═════ DATA RECORDS ═════

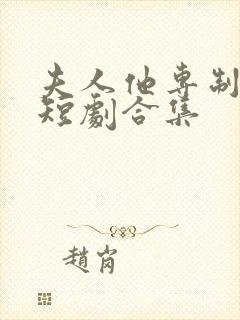 夫人他专制不服短剧合集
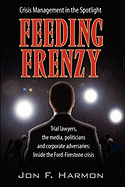 Feeding Frenzy: Inside the Ford-Firestone Crisis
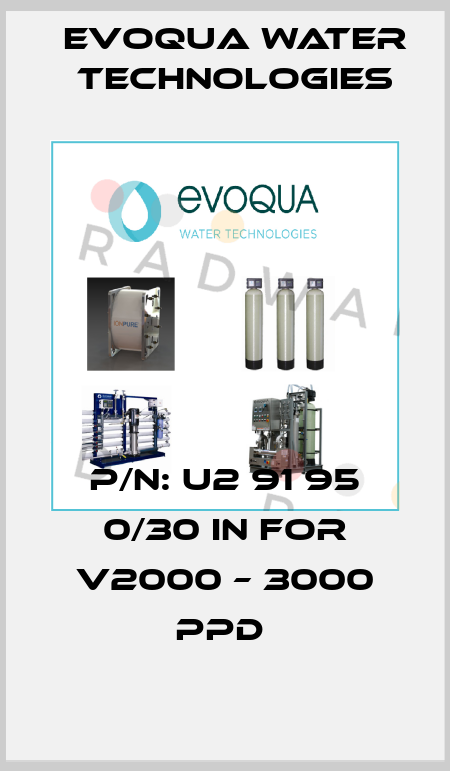 P/N: U2 91 95 0/30 IN for V2000 – 3000 PPD  Evoqua Water Technologies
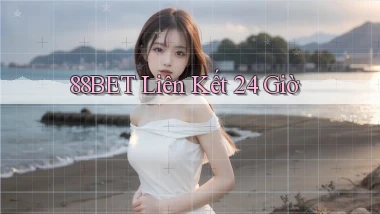 88bet liên kết 24 giờ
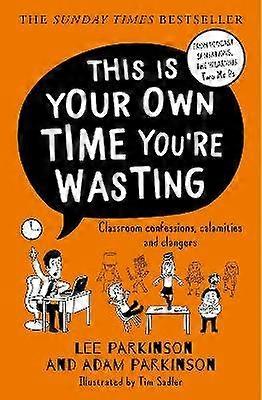 This Is Your Own Time You're Wasting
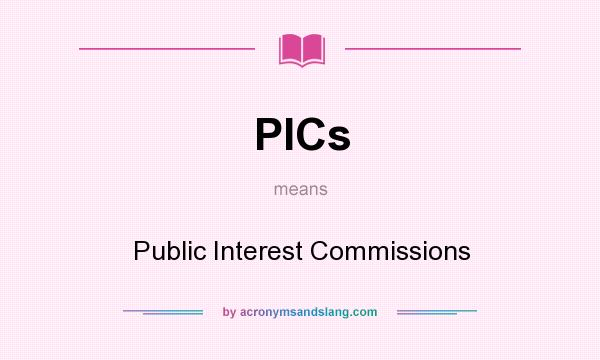 What does PICs mean? It stands for Public Interest Commissions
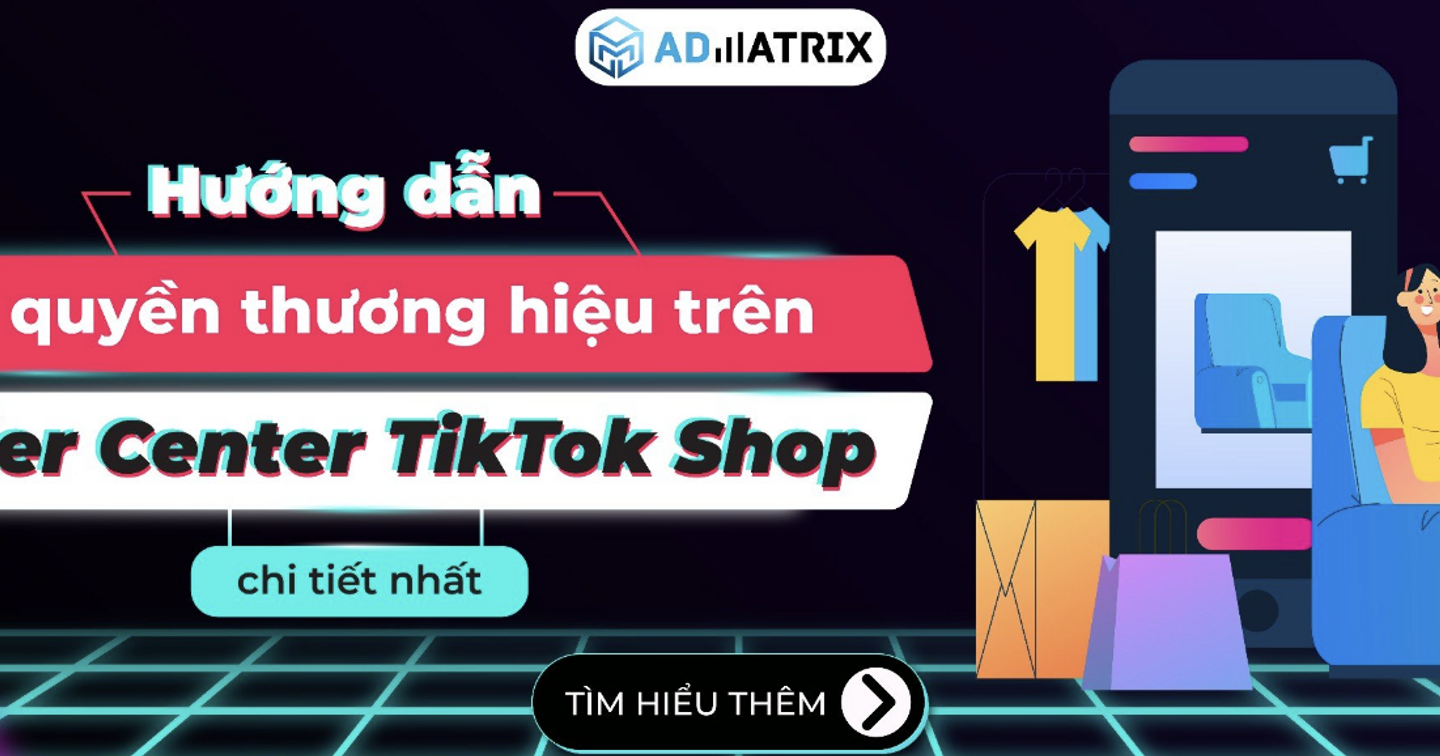Hướng dẫn ủy quyền thương hiệu trên Seller Center TikTok Shop chi tiết nhất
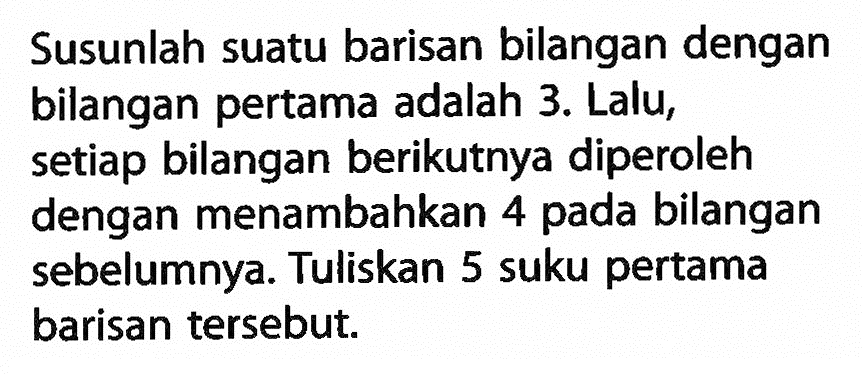 Susunlah suatu barisan bilangan dengan bilangan pertama adalah 3. Lalu, setiap bilangan berikutnya diperoleh dengan menambahkan pada bilangan 4 sebelumnya. Tuliskan 5 suku pertama barisan tersebut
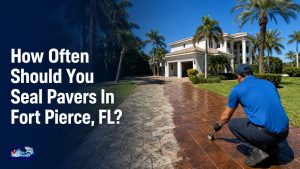 How Often Should You Seal Pavers In Fort Pierce, FL?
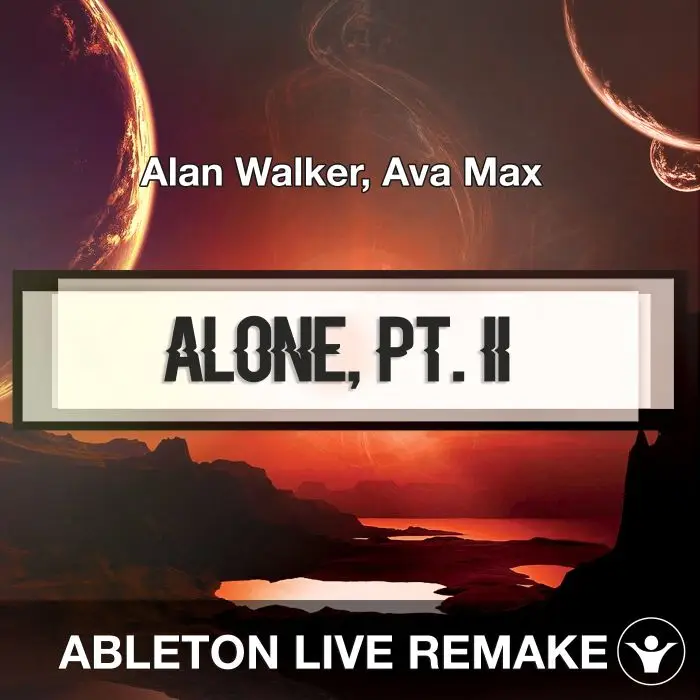 Alone, Pt. II (Alan Walker, Ava Max) Ableton Remake TemplateAbleton Templates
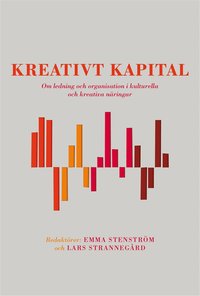 Kreativt kapital : om ledning och organisation i kulturella och kreativa näringar; Emma Stenström, Lars Strannegård; 2013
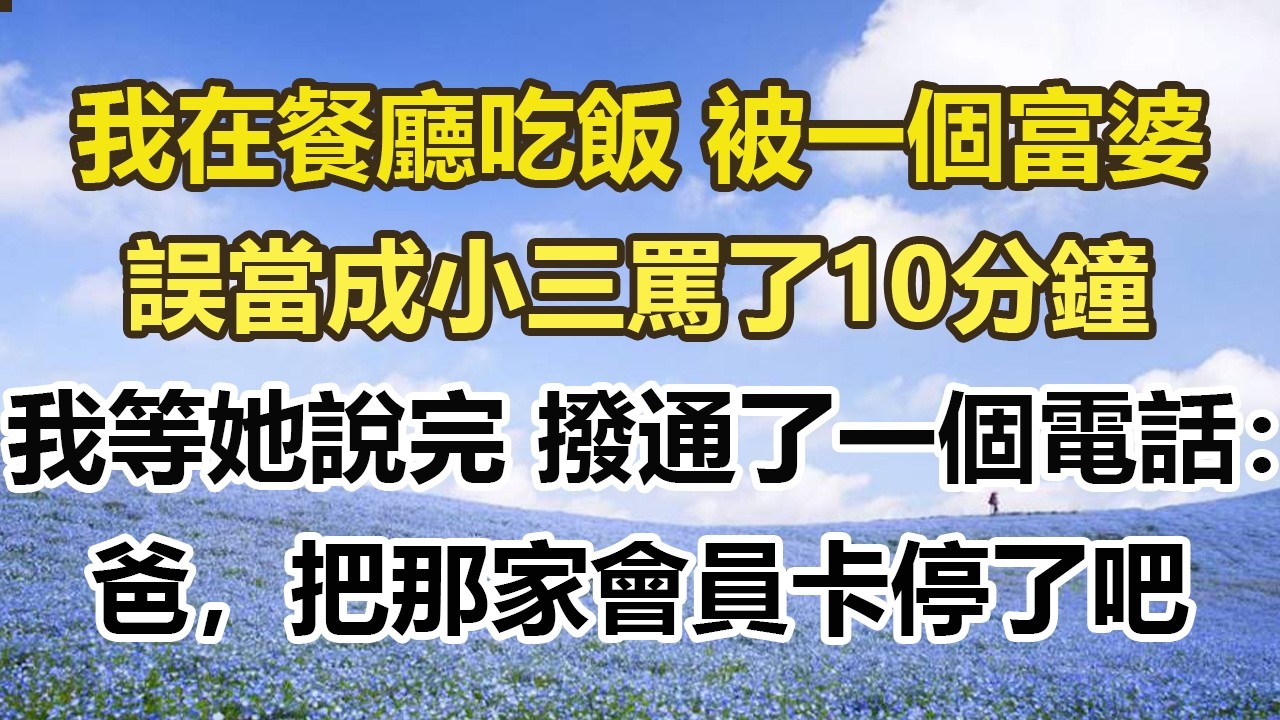 我在餐廳吃飯 被一個富婆，誤當成小三罵了10分鐘，我等她說完 撥通了一個電話：爸，把那家會員卡停了吧。#幸福敲門 #為人處世 #生活經驗 #情感故事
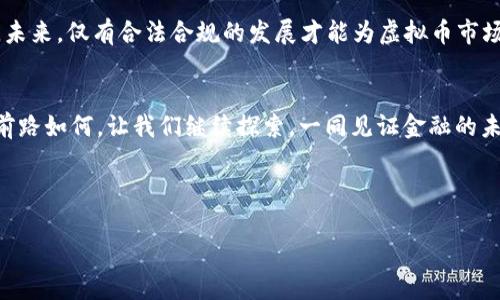 探寻中国境内虚拟币公司的合法性：一场关于未来金融的辩论

虚拟币合法性, 中国虚拟币, 加密货币, 法规政策/guanjianci

一、引言
在数字经济迅速发展的当下，虚拟币成为了热点话题。尤其是在中国，虚拟币公司如雨后春笋般涌现，吸引了无数投资者的目光。然而，围绕着这些公司的合法性问题，政府的监管政策，以及市场的未来趋势，仍然存在许多疑问和争议。本文将通过探讨中国虚拟币公司的合法性，分析其面临的挑战与机遇，并结合相关案例，给出一个相对明确的解答。

二、虚拟币的定义与发展
虚拟币是指一种基于区块链技术的数字资产，没有国家或中央机构的支持，依靠去中心化的网络进行交易。比特币是最为知名的例子，其自2009年问世以来，吸引了大量用户和投资者。随着技术的不断发展，除了比特币，Ethereum、Ripple等其他加密货币也逐渐崭露头角。特别是在近年来，随着金融科技的飞速发展，虚拟币的应用场景不断拓展，从支付手段到资产管理，几乎无所不在。

三、中国的相关政策与法规
2013年，中国人民银行首次对比特币发表声明，明确其不具备法偿属性。但随后的几年里，虚拟币的热度不断攀升，国家的监管态度也逐渐收紧。2017年，中国政府禁止ICO（首次代币发行），并决定关闭境内的虚拟币交易所，标志着中国政府对虚拟币的监管趋于严格。
但近年来，随着数字人民币的研究与试点，政府的态度似乎出现了一些微妙的变化。各种政策的出台，不仅在监管与创新之间寻求平衡，也反映出国家对虚拟币市场的关注与重视。

四、合法性之辩：支持与反对的观点
在合法性的问题上，支持与反对的声音此起彼伏。一方面，有人认为虚拟币的发展可以推动金融科技的创新，为经济发展提供新动能；另一方面，也有人担心虚拟币市场的不稳定以及投资者的风险，认为必须严格监管以维护金融安全与稳定。

五、真实案例：虚拟币公司的运营现状
在北京市的一家虚拟币交易所，年轻的程序员阿辉每天都在忙碌。一缕阳光透过窗帘洒在老旧的木桌上，阿辉手指飞快地在键盘上敲击，不时查看着交易数据。虽然面临重重监管压力，但他们团队依然热衷于推进技术和产品的发展。为了应对市场的变化，他们常常开会讨论最新的政策动向，而阿辉的热情也感染了整个团队。团体的氛围中有一种亢奋的气息，大家的面孔上写满了对未来的期待。

六、市场未来的发展趋势与展望
未来，虚拟币市场的发展仍将面临众多挑战，包括政策法规的不确定性、市场波动性等。然而，随着技术的不断进步以及人们对数字资产认知的加深，虚拟币市场仍有可能迎来新的机遇。各国监管机构在不断探索与创新，力求在保护投资者和促进科技进步之间找到一个合理的平衡点。

七、结论
综上所述，中国的虚拟币公司在合法性问题上仍然存在 unclear 的状态。虽然国家的监管政策趋严，但从市场的反馈与行业的发展来看，虚拟币仍旧是一个值得关注的热点。未来，仅有合法合规的发展才能为虚拟币市场的健康与可持续发展提供保障。同时，投资者也应保持警觉，以应对潜在的风险与挑战。

八、后记
在这个瞬息万变的时代，虚拟币作为一种新兴的金融形态，与我们的生活息息相关。无论外界对其合法性的评论如何，数字货币的未来之路，连接着无数人的梦想与期待。无论前路如何，让我们继续探索，一同见证金融的未来。

---

随着对虚拟货币合法性的探讨逐渐加深，以上内容仅仅是一个开端，希望能引导更多的人关注这一话题，深入了解其背后的真实与意义。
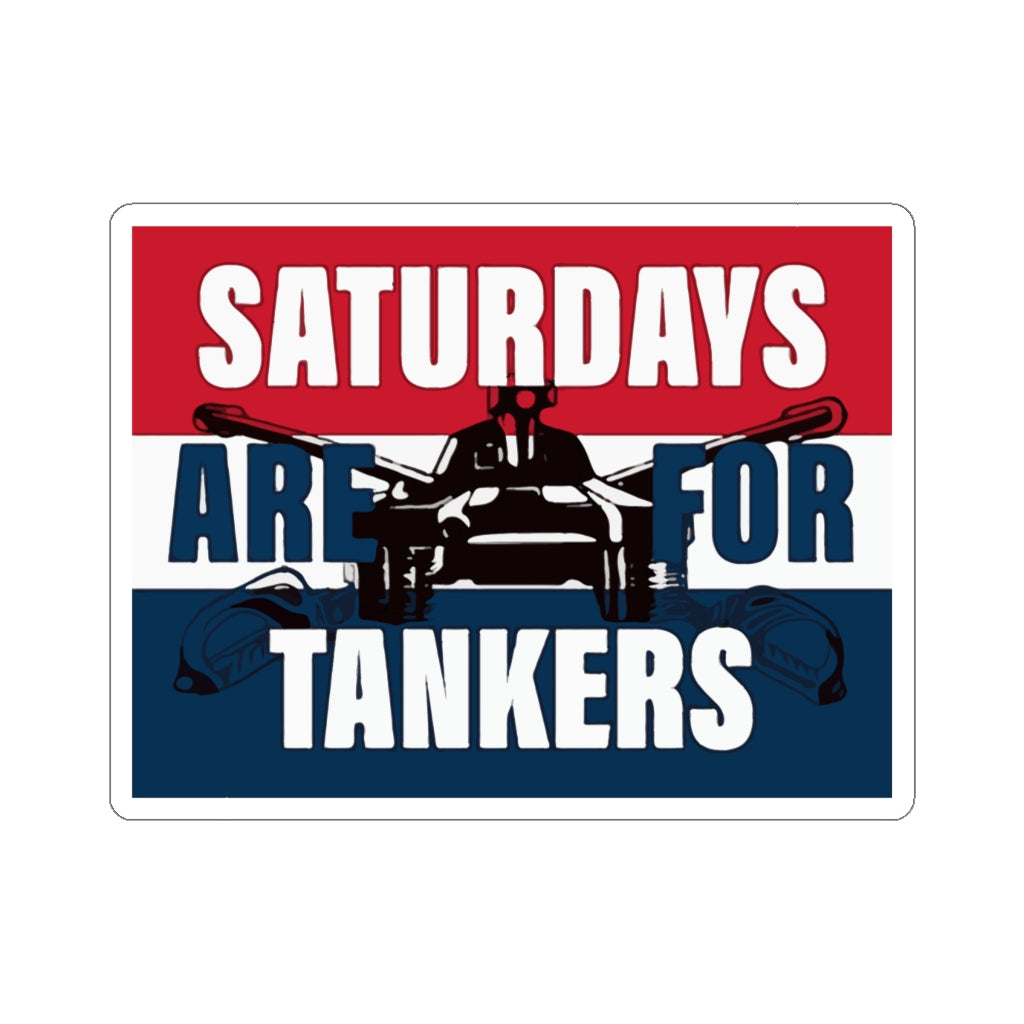 Saturdays Are For Tankers Stickers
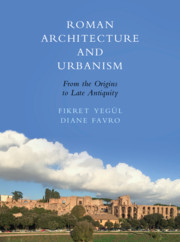 Roman Architecture and Urbanism: From the Origins to Late Antiquity Roman Architecture and Urbanism: From the Origins to Late Antiquity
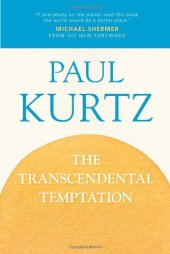 book The Transcendental Temptation: A Critique of Religion and the Paranormal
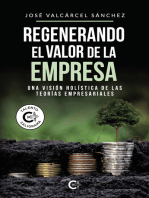 Regenerando el valor de la empresa: Una visión holística de las teorías empresariales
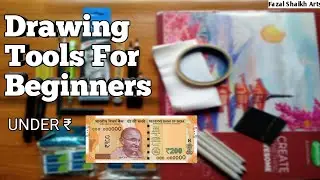 Drawing Tools For Beginners Artists | Fazal Shaikh Arts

═════

Exact copy, no pictures: please print the data above once more.

 夫人他专制不服短剧合集
 Feeding Frenzy: Inside the Ford-Firestone Crisis
 P/N: U2 91 95 0/30 IN for V2000 – 3000 PPD  Evoqua Water Technologies
 88bet liên kết 24 giờ
 This Is Your Own Time You're Wasting
 What does PICs mean? It stands for Public Interest Commissions
Hướng dẫn ủy quyền thương hiệu trên Seller Center TikTok Shop chi tiết nhất
 Susunlah suatu barisan bilangan dengan bilangan pertama adalah 3. Lalu, setiap bilangan berikutnya diperoleh dengan menambahkan pada bilangan 4 sebelumnya. Tuliskan 5 suku pertama barisan tersebut
 How Often Should You Seal Pavers In Fort Pierce, FL?
 Alone, Pt. II (Alan Walker, Ava Max) Ableton Remake TemplateAbleton Templates
 Kreativt kapital : om ledning och organisation i kulturella och kreativa näringar; Emma Stenström, Lars Strannegård; 2013
 我在餐廳吃飯 被一個富婆，誤當成小三罵了10分鐘，我等她說完 撥通了一個電話：爸，把那家會員卡停了吧。#幸福敲門 #為人處世 #生活經驗 #情感故事
 探寻中国境内虚拟币公司的合法性：一场关于未来金融的辩论

虚拟币合法性, 中国虚拟币, 加密货币, 法规政策/guanjianci

一、引言
在数字经济迅速发展的当下，虚拟币成为了热点话题。尤其是在中国，虚拟币公司如雨后春笋般涌现，吸引了无数投资者的目光。然而，围绕着这些公司的合法性问题，政府的监管政策，以及市场的未来趋势，仍然存在许多疑问和争议。本文将通过探讨中国虚拟币公司的合法性，分析其面临的挑战与机遇，并结合相关案例，给出一个相对明确的解答。

二、虚拟币的定义与发展
虚拟币是指一种基于区块链技术的数字资产，没有国家或中央机构的支持，依靠去中心化的网络进行交易。比特币是最为知名的例子，其自2009年问世以来，吸引了大量用户和投资者。随着技术的不断发展，除了比特币，Ethereum、Ripple等其他加密货币也逐渐崭露头角。特别是在近年来，随着金融科技的飞速发展，虚拟币的应用场景不断拓展，从支付手段到资产管理，几乎无所不在。

三、中国的相关政策与法规
2013年，中国人民银行首次对比特币发表声明，明确其不具备法偿属性。但随后的几年里，虚拟币的热度不断攀升，国家的监管态度也逐渐收紧。2017年，中国政府禁止ICO（首次代币发行），并决定关闭境内的虚拟币交易所，标志着中国政府对虚拟币的监管趋于严格。
但近年来，随着数字人民币的研究与试点，政府的态度似乎出现了一些微妙的变化。各种政策的出台，不仅在监管与创新之间寻求平衡，也反映出国家对虚拟币市场的关注与重视。

四、合法性之辩：支持与反对的观点
在合法性的问题上，支持与反对的声音此起彼伏。一方面，有人认为虚拟币的发展可以推动金融科技的创新，为经济发展提供新动能；另一方面，也有人担心虚拟币市场的不稳定以及投资者的风险，认为必须严格监管以维护金融安全与稳定。

五、真实案例：虚拟币公司的运营现状
在北京市的一家虚拟币交易所，年轻的程序员阿辉每天都在忙碌。一缕阳光透过窗帘洒在老旧的木桌上，阿辉手指飞快地在键盘上敲击，不时查看着交易数据。虽然面临重重监管压力，但他们团队依然热衷于推进技术和产品的发展。为了应对市场的变化，他们常常开会讨论最新的政策动向，而阿辉的热情也感染了整个团队。团体的氛围中有一种亢奋的气息，大家的面孔上写满了对未来的期待。

六、市场未来的发展趋势与展望
未来，虚拟币市场的发展仍将面临众多挑战，包括政策法规的不确定性、市场波动性等。然而，随着技术的不断进步以及人们对数字资产认知的加深，虚拟币市场仍有可能迎来新的机遇。各国监管机构在不断探索与创新，力求在保护投资者和促进科技进步之间找到一个合理的平衡点。

七、结论
综上所述，中国的虚拟币公司在合法性问题上仍然存在 unclear 的状态。虽然国家的监管政策趋严，但从市场的反馈与行业的发展来看，虚拟币仍旧是一个值得关注的热点。未来，仅有合法合规的发展才能为虚拟币市场的健康与可持续发展提供保障。同时，投资者也应保持警觉，以应对潜在的风险与挑战。

八、后记
在这个瞬息万变的时代，虚拟币作为一种新兴的金融形态，与我们的生活息息相关。无论外界对其合法性的评论如何，数字货币的未来之路，连接着无数人的梦想与期待。无论前路如何，让我们继续探索，一同见证金融的未来。

---

随着对虚拟货币合法性的探讨逐渐加深，以上内容仅仅是一个开端，希望能引导更多的人关注这一话题，深入了解其背后的真实与意义。
 Saturdays Are For Tankers Stickers
 Roman Architecture and Urbanism: From the Origins to Late Antiquity Roman Architecture and Urbanism: From the Origins to Late Antiquity
 book The Transcendental Temptation: A Critique of Religion and the Paranormal
 Regenerando el valor de la empresa: Una visión holística de las teorías empresariales
 Drawing Tools For Beginners Artists | Fazal Shaikh Arts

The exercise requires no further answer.